Concrètement, comment fait-on ? Quand on médite, on se relie, par exemple, à sa respiration. À chaque fois que nous constatons que nos pensées nous ont emmenés loin d’elle, nous le notons puis nous DÉCIDONS de revenir à notre respiration. Ces aller-retour entre attention (notre respiration) et distraction (nos pensées) font partie intégrante de l’apprentissage de la méditation.

Nous réalisons alors que nos pensées ne sont que des constructions mentales que nous ne sommes pas obligés de croire. En méditant, nous retrouvons ainsi un espace de liberté, celui de choisir ou pas de suivre nos pensées.

  • Leçon 5 :

Essayons cet exercice : faire la différence entre « penser quelque chose » et « m’apercevoir que je pense quelque chose » : un moyen efficace de prendre du recul par rapport à nos pensées !

« Donner un espace à ses émotions » 

Quand il s’agit d’émotions désagréables, la tentation est forte de les fuir ou au contraire de les contrôler. La méditation s’inscrit à contre-courant de notre tendance naturelle qui est de retenir l’agréable et chasser le désagréable.

Que nous propose-t-elle pour mieux vivre avec nos émotions ? Elle nous invite à quitter l’émotion pour faire l’expérience de l’émotion. Dit autrement, essayons d’aborder notre émotion par les questions suivantes : Comment cette émotion se manifeste-t-elle dans mon corps ? À quel endroit en particulier ? Quelles pensées me viennent alors en tête ? Car cela ne vous aura pas échappé, nos émotions sont de puissants « moteurs de pensées négatives »

« Il y a des moments où mieux vaut ne rien dire. Il faut alors accepter de traverser la réalité différemment : ressentir, éprouver. » Christophe André, Méditer jour après jour

  • Leçon 6 :

Quand nous ressentons une émotion douloureuse ou déstabilisante, essayons de nous relier à notre respiration pour voir ce qui se passe en nous.
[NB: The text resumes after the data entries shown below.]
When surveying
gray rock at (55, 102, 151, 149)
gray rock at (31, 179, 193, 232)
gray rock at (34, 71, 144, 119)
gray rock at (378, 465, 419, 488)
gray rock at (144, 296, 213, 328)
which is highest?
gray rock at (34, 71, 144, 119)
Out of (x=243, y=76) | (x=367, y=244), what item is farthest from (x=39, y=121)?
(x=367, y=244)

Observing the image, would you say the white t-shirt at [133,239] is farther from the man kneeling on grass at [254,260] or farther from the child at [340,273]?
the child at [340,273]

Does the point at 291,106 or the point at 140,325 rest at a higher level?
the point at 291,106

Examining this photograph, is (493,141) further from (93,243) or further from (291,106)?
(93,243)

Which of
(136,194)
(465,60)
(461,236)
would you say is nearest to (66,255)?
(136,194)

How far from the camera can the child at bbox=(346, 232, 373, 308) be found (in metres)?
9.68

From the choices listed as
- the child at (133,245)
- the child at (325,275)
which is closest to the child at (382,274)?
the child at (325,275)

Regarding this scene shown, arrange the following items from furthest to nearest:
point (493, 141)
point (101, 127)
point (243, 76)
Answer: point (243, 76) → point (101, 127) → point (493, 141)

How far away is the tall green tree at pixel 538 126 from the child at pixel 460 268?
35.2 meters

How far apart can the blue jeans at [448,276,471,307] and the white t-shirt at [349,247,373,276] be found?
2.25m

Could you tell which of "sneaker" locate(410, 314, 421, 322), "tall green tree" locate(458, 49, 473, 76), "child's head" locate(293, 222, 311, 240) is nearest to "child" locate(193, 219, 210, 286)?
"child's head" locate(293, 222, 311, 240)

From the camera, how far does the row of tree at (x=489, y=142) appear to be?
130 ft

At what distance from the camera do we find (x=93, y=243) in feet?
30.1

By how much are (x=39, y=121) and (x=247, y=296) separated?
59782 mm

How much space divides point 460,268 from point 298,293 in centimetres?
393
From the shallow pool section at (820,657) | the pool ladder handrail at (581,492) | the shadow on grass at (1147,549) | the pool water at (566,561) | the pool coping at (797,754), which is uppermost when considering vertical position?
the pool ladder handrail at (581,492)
« Déployer son attention pour accroître sa conscience » 
La conscience, fonction délicate de notre esprit, comprend trois niveaux :
  1. Conscience primaire qui regroupe l’ensemble de nos sensations et impressions
  2. Conscience identitaire où nous prenons conscience de notre « soi »
  3. Conscience réflexive qui nous permet de prendre du recul, de réfléchir, d’analyser

La pleine conscience comprend ces trois niveaux.

Et l’attention, comment la définir ? Selon Christophe André, s’il n’y a pas d’attention, il n’y a pas de conscience. Avec une différence intéressante : l’attention s’inscrit dans l’exclusion, en écartant ce qui ne l’intéresse pas. À l’inverse de la conscience qui accueille tout.

  • Leçon 7 :

C’est en nous connectant encore et encore à notre respiration que nous musclerons nos capacités attentionnelles mises à mal par notre style de vie (hyperconnexion, notifications, SMS, emails, sollicitations…). Christophe André n’hésite pas à parler d’ « environnements psychotoxiques »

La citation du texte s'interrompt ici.